Els límits del relativisme.


... como vemos, el relativismo es antiguo. Es un viejo compañero siempre dispuesto a presentarse. Fue el acompañante necesario del primer escalón histórico en el conocimiento moral. Digamos que para una más afinada comprensión de las normas es preciso saber de su verdadera universalidad. Si por la misma cosa unos cantan y bailan mientras que otros lloran, se hace imperioso pararse a pensarlo. Por si la prudencia estuviera solamente de una parte. Pero esa es una de sus caras. Tiene dos: desde los inicios la filosofía lo tuvo como una buena ayuda para descartar certezas abusivas.
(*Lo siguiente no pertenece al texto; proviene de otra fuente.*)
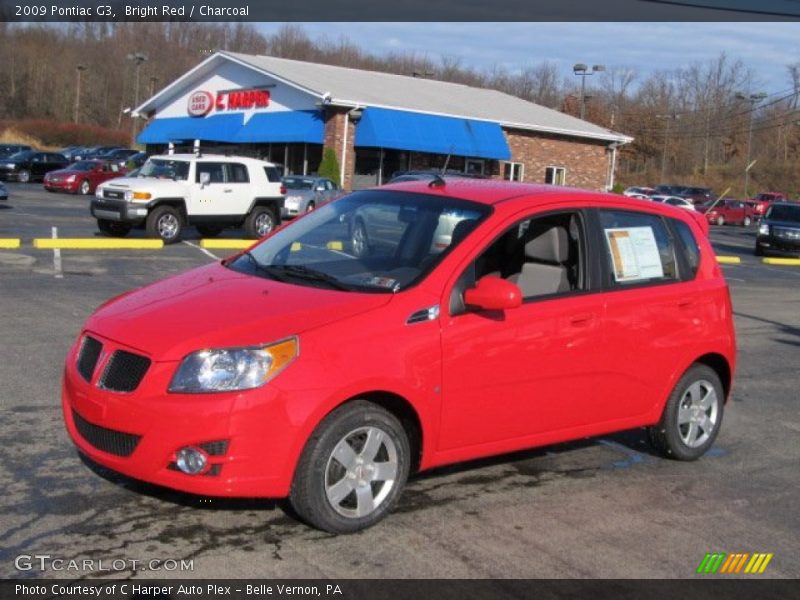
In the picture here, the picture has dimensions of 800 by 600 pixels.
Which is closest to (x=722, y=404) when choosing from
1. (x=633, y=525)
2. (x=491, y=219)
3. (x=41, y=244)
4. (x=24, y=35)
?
(x=633, y=525)

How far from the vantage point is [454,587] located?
444 cm

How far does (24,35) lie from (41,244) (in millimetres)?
81582

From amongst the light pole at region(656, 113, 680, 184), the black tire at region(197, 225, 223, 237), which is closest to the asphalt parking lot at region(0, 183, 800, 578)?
the black tire at region(197, 225, 223, 237)

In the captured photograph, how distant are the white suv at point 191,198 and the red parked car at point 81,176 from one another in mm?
18823

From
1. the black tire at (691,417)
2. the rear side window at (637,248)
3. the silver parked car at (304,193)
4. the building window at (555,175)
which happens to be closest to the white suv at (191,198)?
the silver parked car at (304,193)

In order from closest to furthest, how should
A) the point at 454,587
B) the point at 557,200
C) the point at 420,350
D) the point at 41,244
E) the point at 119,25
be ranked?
1. the point at 454,587
2. the point at 420,350
3. the point at 557,200
4. the point at 41,244
5. the point at 119,25

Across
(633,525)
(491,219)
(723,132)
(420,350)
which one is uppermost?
(723,132)

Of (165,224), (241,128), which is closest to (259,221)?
(165,224)

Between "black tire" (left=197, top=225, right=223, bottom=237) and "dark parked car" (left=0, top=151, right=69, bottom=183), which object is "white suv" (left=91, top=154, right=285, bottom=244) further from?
"dark parked car" (left=0, top=151, right=69, bottom=183)

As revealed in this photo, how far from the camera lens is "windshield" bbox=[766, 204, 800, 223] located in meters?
31.5

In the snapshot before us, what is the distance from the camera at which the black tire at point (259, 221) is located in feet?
75.1

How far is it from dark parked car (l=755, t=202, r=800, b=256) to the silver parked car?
13582mm

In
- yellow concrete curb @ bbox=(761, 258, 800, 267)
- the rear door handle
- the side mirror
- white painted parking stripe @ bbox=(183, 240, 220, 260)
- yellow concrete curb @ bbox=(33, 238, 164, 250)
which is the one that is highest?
the side mirror

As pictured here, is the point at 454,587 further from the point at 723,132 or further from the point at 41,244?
the point at 723,132
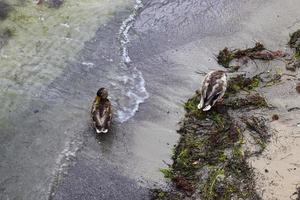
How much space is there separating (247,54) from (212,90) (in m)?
1.76

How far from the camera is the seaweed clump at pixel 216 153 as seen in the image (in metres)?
8.87

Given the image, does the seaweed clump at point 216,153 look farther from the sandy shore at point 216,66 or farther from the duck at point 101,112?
the duck at point 101,112

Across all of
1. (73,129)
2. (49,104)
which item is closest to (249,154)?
(73,129)

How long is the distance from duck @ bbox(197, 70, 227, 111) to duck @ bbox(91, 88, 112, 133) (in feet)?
5.73

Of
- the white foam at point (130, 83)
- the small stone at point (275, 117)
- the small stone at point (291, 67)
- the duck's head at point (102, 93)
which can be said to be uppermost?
the small stone at point (291, 67)

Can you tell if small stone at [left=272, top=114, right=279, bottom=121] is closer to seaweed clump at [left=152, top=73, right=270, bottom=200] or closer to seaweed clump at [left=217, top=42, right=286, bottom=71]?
seaweed clump at [left=152, top=73, right=270, bottom=200]

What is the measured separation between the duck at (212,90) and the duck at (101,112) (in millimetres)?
1745

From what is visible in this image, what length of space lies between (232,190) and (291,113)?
2.13 metres

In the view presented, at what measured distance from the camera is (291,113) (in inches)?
393

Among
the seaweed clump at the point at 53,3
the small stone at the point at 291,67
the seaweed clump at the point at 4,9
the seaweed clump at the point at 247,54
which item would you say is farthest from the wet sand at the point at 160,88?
the seaweed clump at the point at 4,9

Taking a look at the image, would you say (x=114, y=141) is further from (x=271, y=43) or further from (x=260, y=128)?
(x=271, y=43)

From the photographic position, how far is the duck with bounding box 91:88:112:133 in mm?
9820

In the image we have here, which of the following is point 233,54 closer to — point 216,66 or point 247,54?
point 247,54

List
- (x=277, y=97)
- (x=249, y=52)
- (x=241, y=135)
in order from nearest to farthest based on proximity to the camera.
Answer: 1. (x=241, y=135)
2. (x=277, y=97)
3. (x=249, y=52)
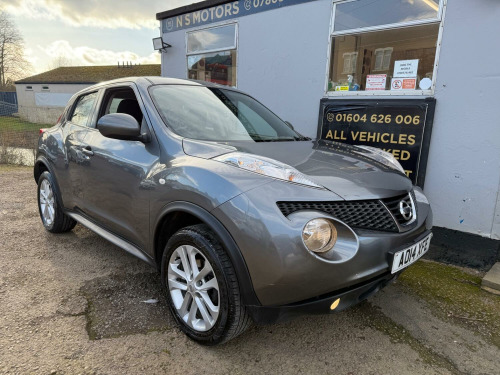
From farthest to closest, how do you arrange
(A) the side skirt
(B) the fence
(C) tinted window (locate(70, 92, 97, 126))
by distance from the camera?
(B) the fence < (C) tinted window (locate(70, 92, 97, 126)) < (A) the side skirt

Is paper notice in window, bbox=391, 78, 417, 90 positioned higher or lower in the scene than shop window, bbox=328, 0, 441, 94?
lower

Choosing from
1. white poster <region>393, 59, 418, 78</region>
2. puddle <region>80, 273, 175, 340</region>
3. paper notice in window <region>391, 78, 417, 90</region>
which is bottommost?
puddle <region>80, 273, 175, 340</region>

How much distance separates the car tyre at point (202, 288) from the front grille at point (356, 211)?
1.61 ft

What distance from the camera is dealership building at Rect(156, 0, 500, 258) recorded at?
3619 millimetres

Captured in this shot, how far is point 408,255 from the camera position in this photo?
82.4 inches

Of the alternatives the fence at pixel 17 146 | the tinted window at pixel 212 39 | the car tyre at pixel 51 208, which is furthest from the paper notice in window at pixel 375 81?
the fence at pixel 17 146

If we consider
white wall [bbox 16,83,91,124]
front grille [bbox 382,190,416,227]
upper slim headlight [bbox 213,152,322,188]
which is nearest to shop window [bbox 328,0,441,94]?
front grille [bbox 382,190,416,227]

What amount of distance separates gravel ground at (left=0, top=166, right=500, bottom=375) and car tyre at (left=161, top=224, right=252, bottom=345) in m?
0.17

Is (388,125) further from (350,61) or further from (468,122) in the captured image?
(350,61)

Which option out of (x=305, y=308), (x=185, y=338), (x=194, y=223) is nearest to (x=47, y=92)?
(x=194, y=223)

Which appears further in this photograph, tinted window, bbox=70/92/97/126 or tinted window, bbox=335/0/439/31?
tinted window, bbox=335/0/439/31

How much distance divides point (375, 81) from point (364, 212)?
305cm

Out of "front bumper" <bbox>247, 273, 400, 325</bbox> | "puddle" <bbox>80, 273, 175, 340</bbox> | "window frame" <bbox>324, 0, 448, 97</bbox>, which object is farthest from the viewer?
"window frame" <bbox>324, 0, 448, 97</bbox>

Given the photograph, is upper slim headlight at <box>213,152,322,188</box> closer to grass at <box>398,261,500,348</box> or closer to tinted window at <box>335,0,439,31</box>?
grass at <box>398,261,500,348</box>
Saber qué está bien es una; dudar de la demasiada certeza, la otra.
Ahora el problema es su vigencia. Aunque se ha presentado más o menos en escena durante los dos últimos milenios, no siempre ha enseñado los calcetines. Cuando las religiones ordenan el mundo posible no suele comparecer. Se duerme en una cueva. Despierta cuando la luz de la libertad ilumina la escena. La última gran entrada la hizo el relativismo hace relativamente poco y fue de la mano de ­Lévi-Strauss. Se había cerrado la II Guerra Mundial y creado la Unesco. El antropólogo fue invitado a dar la conferencia inaugural y propositiva, digamos, la declaración de intenciones. Y allí lo dijo: no existe manera mejor de ser un ser humano. Todas las culturas valen lo mismo. Todas se adaptan a su ambiente. Y, para rematar, aseguró que el progreso no existe ni tampoco se lo espera. Sí, es cierto que el antropólogo se corrigió a sí mismo 20 años después. Cuando escribió que la universalidad es el carácter formal de la naturaleza. Pero la piedra fundacional había sido colocada de nuevo. La piedra sobre la cual sólo cabe construir una cabaña. Pero nunca una casa. El relativismo campa en este momento de la globalización, aunque casi parece más una especie de cortesía que una convicción verdadera. Vale decir que damos por bueno no ofender sin que ello obligue a creer. Sabemos que no nos sirve ya, pero disimulamos. Falta poco para que nos demos cuenta de que es además anacrónico. Con él damos por buenas cosas de las que sabemos a la perfección que debieron ser abolidas para que fructificase. O sea, que, como Munchausen, nuestro falaz relativismo se sostiene tirando de sus propios cabellos.